L’indépendance et la compétence de Médiapart m’ont réjoui, même si la guerre au cœur de laquelle ils sont leur donne une froideur que n’a pas, le blog de Paul Jorion. Annie le Brun, que je découvre par le blog, partage aussi cet étouffement chronique et on comprend qu’il ne date pas d’hier, qu’il est une lutte perpétuelle. Keny Arkana et son cri chargé et nourri par une longue expérience du combat, en quête d’une paix qu’elle approche. (Changer le monde commence par se changer soi-même.) Aussi les lignes magnifiques de la fin de « L’homme révolté » de Camus (*) citées par Francis Arness…

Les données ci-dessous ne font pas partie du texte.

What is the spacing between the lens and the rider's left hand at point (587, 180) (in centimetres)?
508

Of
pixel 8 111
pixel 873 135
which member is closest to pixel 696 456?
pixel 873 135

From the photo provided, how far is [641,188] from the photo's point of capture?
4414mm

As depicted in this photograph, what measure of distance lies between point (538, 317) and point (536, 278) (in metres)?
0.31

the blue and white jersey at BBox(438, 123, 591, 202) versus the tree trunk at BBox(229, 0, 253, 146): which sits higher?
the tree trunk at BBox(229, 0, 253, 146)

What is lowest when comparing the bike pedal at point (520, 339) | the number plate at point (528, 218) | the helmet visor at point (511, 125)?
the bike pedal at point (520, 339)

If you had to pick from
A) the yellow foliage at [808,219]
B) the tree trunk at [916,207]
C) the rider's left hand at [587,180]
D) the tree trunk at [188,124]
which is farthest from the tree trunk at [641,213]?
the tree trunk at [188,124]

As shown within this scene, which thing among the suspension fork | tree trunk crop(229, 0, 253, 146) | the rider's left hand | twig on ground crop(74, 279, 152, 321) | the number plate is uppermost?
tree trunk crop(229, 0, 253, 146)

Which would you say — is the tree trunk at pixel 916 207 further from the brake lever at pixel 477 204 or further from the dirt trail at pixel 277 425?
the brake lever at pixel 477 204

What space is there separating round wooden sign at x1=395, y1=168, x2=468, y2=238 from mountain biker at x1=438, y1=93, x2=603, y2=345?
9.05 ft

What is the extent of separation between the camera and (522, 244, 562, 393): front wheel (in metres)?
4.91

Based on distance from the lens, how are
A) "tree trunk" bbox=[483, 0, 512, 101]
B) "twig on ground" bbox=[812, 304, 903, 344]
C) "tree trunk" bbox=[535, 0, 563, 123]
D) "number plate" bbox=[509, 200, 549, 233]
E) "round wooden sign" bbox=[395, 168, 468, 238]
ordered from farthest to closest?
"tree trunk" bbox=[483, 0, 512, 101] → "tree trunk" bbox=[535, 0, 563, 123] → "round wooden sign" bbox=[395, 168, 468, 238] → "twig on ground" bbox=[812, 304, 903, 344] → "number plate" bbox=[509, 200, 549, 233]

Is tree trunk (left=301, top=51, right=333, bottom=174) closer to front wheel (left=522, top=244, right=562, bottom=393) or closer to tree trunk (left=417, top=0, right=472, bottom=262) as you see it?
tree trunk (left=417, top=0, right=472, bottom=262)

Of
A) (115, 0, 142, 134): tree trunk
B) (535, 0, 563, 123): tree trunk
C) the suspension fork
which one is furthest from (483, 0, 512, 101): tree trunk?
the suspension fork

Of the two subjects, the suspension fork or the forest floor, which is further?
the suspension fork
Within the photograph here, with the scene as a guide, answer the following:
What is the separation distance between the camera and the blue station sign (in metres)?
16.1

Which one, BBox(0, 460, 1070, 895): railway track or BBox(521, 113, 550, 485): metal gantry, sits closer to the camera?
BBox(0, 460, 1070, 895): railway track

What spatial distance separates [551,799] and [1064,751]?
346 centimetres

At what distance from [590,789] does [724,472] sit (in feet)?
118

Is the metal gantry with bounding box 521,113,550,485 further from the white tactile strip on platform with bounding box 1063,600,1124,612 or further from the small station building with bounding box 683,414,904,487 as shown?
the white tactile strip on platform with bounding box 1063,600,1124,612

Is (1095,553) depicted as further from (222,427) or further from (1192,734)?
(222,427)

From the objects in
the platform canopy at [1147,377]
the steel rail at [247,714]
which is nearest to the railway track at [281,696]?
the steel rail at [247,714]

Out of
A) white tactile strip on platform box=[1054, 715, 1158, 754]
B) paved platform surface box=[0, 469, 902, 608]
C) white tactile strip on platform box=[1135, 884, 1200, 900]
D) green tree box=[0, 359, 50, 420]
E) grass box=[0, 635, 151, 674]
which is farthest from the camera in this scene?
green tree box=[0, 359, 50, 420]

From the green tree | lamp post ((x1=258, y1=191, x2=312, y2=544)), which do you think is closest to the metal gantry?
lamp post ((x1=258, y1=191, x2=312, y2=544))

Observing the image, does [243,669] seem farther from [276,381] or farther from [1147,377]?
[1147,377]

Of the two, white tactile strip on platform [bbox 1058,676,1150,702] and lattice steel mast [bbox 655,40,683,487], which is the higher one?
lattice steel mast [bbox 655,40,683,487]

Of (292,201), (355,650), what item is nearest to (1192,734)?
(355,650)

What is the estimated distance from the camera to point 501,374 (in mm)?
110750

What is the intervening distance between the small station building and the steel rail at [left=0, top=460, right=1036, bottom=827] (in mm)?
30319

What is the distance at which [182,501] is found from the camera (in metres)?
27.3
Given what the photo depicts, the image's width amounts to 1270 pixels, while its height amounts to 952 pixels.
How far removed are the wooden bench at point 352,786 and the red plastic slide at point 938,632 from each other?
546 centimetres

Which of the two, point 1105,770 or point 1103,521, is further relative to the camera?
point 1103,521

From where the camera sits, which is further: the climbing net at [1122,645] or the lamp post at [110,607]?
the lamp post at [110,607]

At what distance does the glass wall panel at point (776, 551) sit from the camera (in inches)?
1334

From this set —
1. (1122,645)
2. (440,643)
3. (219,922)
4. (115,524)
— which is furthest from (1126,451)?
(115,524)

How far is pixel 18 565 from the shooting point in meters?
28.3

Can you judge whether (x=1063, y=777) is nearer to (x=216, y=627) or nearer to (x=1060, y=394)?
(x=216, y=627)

Une autre découverte, (ailleurs celle là) celle de Michel de Certeau. Ce jésuite touche à tout, qui toute sa vie reste à la marge des institutions religieuses et universitaires et en tire l’originalité de son point de vue. Celui qui met en pratique une mise en parenthèse de soi pour mieux entendre l’autre, et cultive un éclectisme sans tabous.

Le dénominateur commun qui unit toutes ces pensées, toutes issues d’univers différents, c’est l’ouverture et l’hétérodoxie. Ils nomment le sentiment que nous éprouvons tous : l’étouffement. Ils s’autorisent des excursions dans des disciplines qui ne sont pas les leurs. Leur expérience est mise au centre et la quête urgente de liberté et de poésie guide, seule, leurs aventures intellectuelles et artistiques.

Oui de nouvelles représentations se construisent sur internet, c’est un vrai soulagement de l’observer. Cela se passe comme la lente fabrication d’outils, de points d’appuis divers qui nous font nous sentir moins seul et nous aident à penser notre position. Une culture se construit qui fait du lien et rend possible un avenir non soumis au mensonge et au déni.

Jung disait : « Ce qui n’accède pas à la conscience se transforme en destin. » Bien entendu nombre de ces auteurs, on les croise, on peut les lire par ailleurs. Mais il y a un plus avec le blog, c’est qu’ils sont intentionnellement mis en ligne, il y a une direction donnée qui ne sacrifie jamais à l’esprit de chapelle, une certaine chaleur aussi, une histoire qui se construit dans la lecture quotidienne, une vie qui passe et habite la pensée. Comme l’écrit Annie le Brun, c’est écrit RÉELLEMENT.

L’économie est la colonne vertébrale du blog, mais la clairvoyance que manifeste Paul Jorion semble applicable à d’autres domaines et le sens de l’intérêt commun que manifeste chaque contribution crée le liant et la confiance dont on a besoin pour agir. Une sorte de famille se fait. Un sentiment de partager les événements qui se succèdent et les inquiétudes, d’être du même temps. D’être dans l’action.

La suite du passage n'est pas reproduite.